To get a sense of the company's long term profitability and market position, we can analyze its operating margins, which are the ratio of its net profits to its revenues. Over the last four years, Align Technology's operating margins have averaged 21.4% and displayed a mean growth rate of 7.0%. These numbers show that the company has a relatively strong footing.
Companies have many costs that arise independently from their core business: cost of maintaining debt, rent payments, capital expenditures, depreciation, etc. When all of these separate cash flows are taken into account, we are left with the company's free cash flow, which for Align Technology was $771,446,000.00 as of its last annual report.
This represents the amount of money that is available for reinvesting in the business, or for paying out to investors in the form of a dividend. With its strong cash flows, ALGN is in a position to do either -- which can encourage more investors to place their capital in the company. Over the last four years, the company's free cash flow has been growing at a rate of 39.1% and has on average been $551,909,000.00.
Value investors often analyze stocks through the lens of its Price to Book (P/B) Ratio (its share price divided by its book value). The book value refers to the present value of the company if the company were to sell off all of its assets and pay all of its debts today - a number whose value may differ significantly depending on the accounting method. Align technology's P/B ratio indicates that the market value of the company exceeds its book value by a factor of 3.9, but is still below the average P/B ratio of the Healthcare sector, which stood at 4.07 as of the third quarter of 2022.

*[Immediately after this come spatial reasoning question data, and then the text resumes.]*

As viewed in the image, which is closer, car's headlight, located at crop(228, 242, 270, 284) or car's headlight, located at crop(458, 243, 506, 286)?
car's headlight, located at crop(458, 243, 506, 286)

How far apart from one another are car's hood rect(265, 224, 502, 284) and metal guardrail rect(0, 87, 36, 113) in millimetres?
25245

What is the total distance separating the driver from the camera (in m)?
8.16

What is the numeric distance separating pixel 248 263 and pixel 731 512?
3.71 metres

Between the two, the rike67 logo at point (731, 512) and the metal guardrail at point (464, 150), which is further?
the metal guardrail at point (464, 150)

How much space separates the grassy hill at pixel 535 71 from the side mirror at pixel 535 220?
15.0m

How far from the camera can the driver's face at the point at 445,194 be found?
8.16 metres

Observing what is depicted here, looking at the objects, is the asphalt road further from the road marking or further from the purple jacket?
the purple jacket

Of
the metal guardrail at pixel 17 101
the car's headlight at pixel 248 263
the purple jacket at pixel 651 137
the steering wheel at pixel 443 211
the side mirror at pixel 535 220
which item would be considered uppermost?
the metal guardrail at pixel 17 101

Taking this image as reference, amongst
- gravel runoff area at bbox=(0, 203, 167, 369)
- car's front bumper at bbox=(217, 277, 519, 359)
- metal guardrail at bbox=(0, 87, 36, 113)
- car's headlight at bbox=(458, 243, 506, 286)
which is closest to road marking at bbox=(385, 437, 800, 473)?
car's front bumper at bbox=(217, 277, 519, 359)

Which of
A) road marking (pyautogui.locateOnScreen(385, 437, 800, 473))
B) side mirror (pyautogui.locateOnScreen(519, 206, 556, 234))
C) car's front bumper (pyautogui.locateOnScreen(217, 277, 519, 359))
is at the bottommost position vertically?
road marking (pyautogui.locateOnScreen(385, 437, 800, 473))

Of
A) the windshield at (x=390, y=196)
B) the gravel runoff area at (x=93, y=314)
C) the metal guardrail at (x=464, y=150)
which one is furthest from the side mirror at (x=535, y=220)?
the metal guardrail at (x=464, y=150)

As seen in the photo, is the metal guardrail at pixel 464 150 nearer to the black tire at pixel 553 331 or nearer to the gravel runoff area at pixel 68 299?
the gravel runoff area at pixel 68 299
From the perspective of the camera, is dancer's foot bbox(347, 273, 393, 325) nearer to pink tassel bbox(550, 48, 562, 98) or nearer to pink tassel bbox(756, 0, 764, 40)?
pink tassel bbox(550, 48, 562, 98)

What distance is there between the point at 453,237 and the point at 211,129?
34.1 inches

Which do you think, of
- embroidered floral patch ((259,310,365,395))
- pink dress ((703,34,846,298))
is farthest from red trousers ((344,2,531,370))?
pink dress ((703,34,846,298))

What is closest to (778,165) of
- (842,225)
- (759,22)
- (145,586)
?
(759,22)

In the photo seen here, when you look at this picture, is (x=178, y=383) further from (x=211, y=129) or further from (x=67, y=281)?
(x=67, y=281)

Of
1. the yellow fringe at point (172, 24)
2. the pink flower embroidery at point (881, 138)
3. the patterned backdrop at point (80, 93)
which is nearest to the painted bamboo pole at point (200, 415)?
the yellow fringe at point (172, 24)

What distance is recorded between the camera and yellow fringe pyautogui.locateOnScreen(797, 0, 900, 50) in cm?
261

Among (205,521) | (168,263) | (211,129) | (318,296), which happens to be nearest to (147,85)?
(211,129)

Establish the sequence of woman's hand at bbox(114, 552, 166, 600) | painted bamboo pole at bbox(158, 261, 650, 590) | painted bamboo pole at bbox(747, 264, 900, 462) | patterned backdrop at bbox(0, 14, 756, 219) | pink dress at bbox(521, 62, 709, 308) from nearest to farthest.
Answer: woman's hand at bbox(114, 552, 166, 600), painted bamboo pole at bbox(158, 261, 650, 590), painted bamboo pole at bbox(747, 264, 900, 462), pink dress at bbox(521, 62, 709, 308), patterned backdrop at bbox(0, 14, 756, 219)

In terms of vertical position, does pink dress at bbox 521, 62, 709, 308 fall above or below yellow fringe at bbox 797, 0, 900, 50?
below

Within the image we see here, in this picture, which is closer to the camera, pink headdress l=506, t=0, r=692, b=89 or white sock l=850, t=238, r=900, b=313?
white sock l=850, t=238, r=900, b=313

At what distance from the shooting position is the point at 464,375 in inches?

Align Technology is likely fairly valued at today's prices because it has an inflated P/E ratio, a lower P/B ratio than the sector average, and a steady stream of strong cash flows with an upwards trend. The stock has mixed growth indicators because of its decent and consistent operating margins that are stable, and a PEG ratio of less than 1. We hope this preliminary analysis will encourage you to do your own research into ALGN's fundamental values -- especially their trends over the last few years, which provide the clearest picture of the company's valuation.